Barry tragó saliva con dificultad. —No debería haber estado allí. Me refiero a tu hijo.
Karen rompió a llorar. El sonido era crudo y doloroso, de esos que provienen de años de ira reprimida.
Apreté el borde de la mesa con fuerza.
Barry continuó: “Hace quince años, me metí en líos con unos chicos mayores. Tenía once años. Mi madre trabajaba todo el tiempo. Prácticamente me crié solo, y cuando eres un niño que pasa tanto tiempo solo, buscas maneras de mantenerte ocupado”.
“¿Qué pasó entonces?”, pregunté.
“A los chicos mayores les gustaba meterse con los demás y hacer que hicieran tonterías solo para reírse.
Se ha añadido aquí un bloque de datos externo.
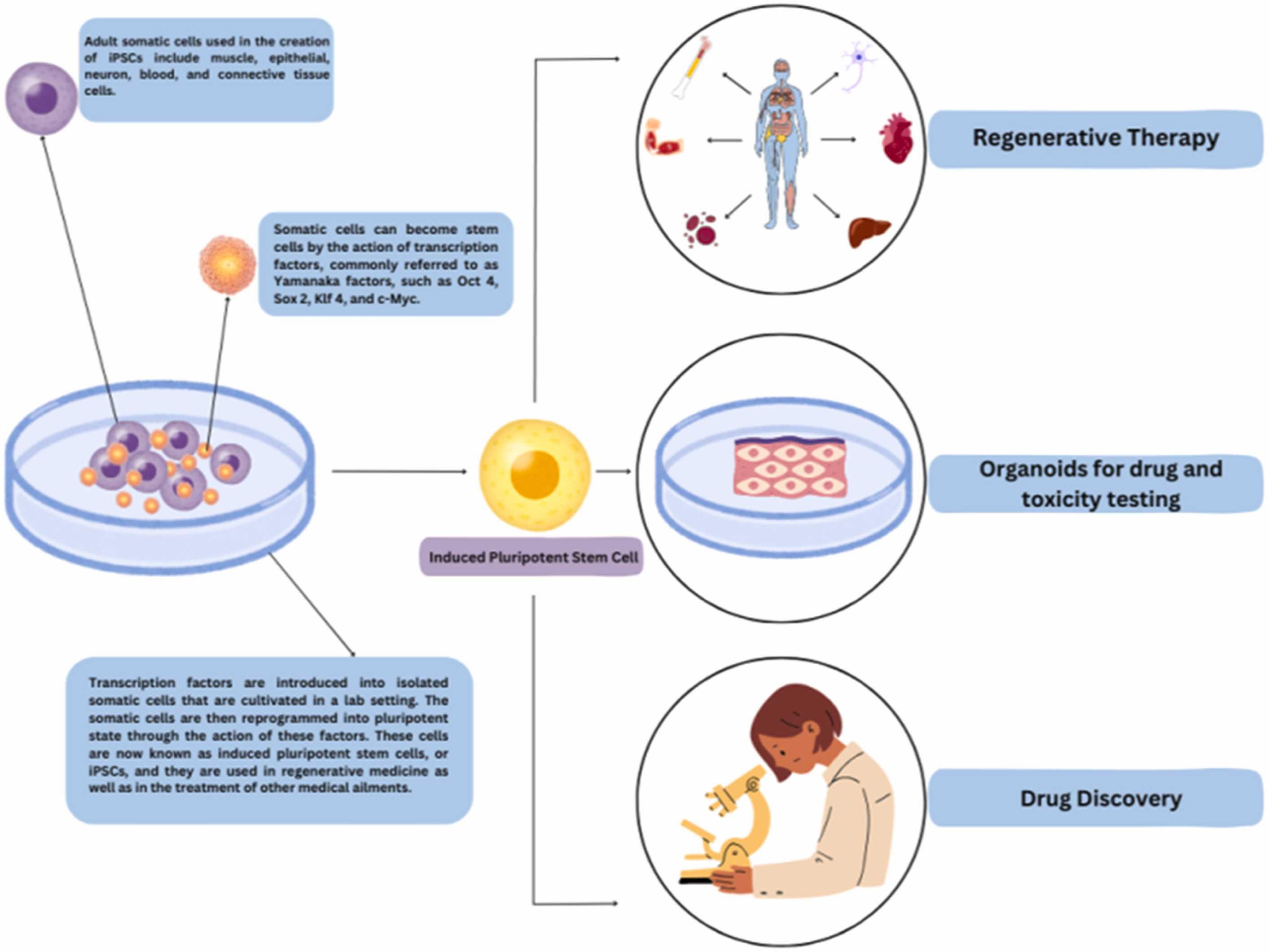 Adult somatic cells used in the creation of iPSCs include muscle, epithelial, neuron, blood, and connective tissue cells.

Somatic cells can become stem cells by the action of transcription factors, commonly referred to as Yamanaka factors, such as Oct 4, Sox 2, Klf 4, and c-Myc.

Transcription factors are introduced into isolated somatic cells that are cultivated in a lab setting. The somatic cells are then reprogrammed into pluripotent state through the action of these factors. These cells are now known as induced pluripotent stem cells, or iPSCs, and they are used in regenerative medicine as well as in the treatment of other medical ailments.

Induced Pluripotent Stem Cell

Regenerative Therapy

Organoids for drug and toxicity testing

Drug Discovery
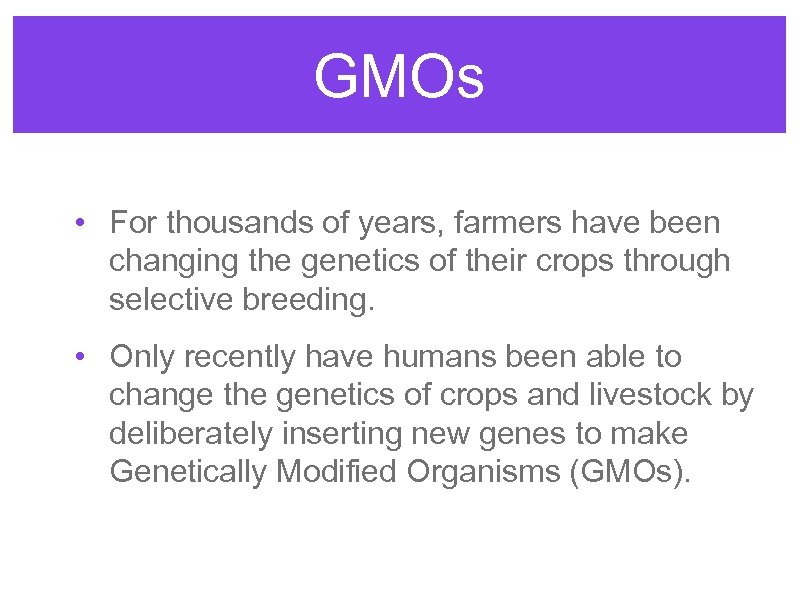 GMOs

• For thousands of years, farmers have been changing the genetics of their crops through selective breeding.

• Only recently have humans been able to change the genetics of crops and livestock by deliberately inserting new genes to make Genetically Modified Organisms (GMOs).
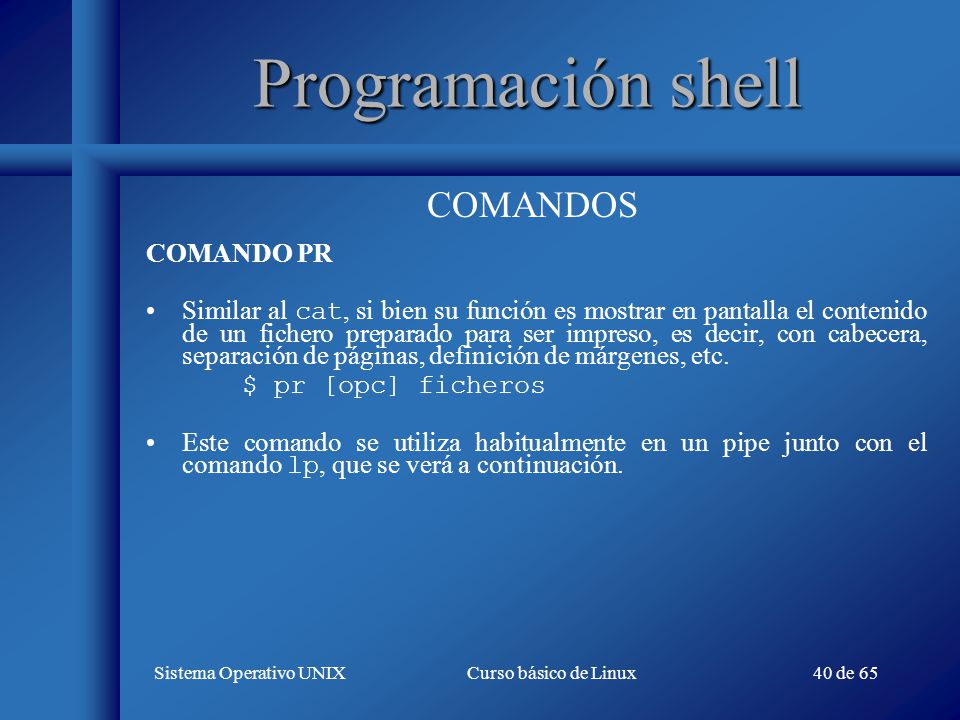 Programación shell

COMANDOS

COMANDO PR

• Similar al cat, si bien su función es mostrar en pantalla el contenido de un fichero preparado para ser impreso, es decir, con cabecera, separación de páginas, definición de márgenes, etc.

$ pr [opc] ficheros

• Este comando se utiliza habitualmente en un pipe junto con el comando lp, que se verá a continuación.

Sistema Operativo UNIX    Curso básico de Linux    40 de 65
Yo quería caerles bien”.
Oí a Karen sollozando a mi lado, pero no podía apartar la mirada de Barry.
“Una tarde, me dijeron que me reuniera con ellos en la cantera abandonada a las afueras del pueblo después de clase”, continuó. “No me dijeron por qué. Solo me llamaban ‘cobarde’ cada vez que preguntaba”.
“Quería caerles bien”.
“¿Pero ese es un lugar del que todos los niños tienen prohibido ir?”, interrumpí.
Sí. Y estaba aterrada. No quería ir sola.
Fue entonces cuando lo vi, a tu hijo. Era muy reservado en la escuela. A veces los demás niños lo molestaban. Pensé que no se negaría si le pedía que viniera conmigo.
La habitación de repente se sintió más pequeña.
Fue entonces cuando lo vi, a tu hijo.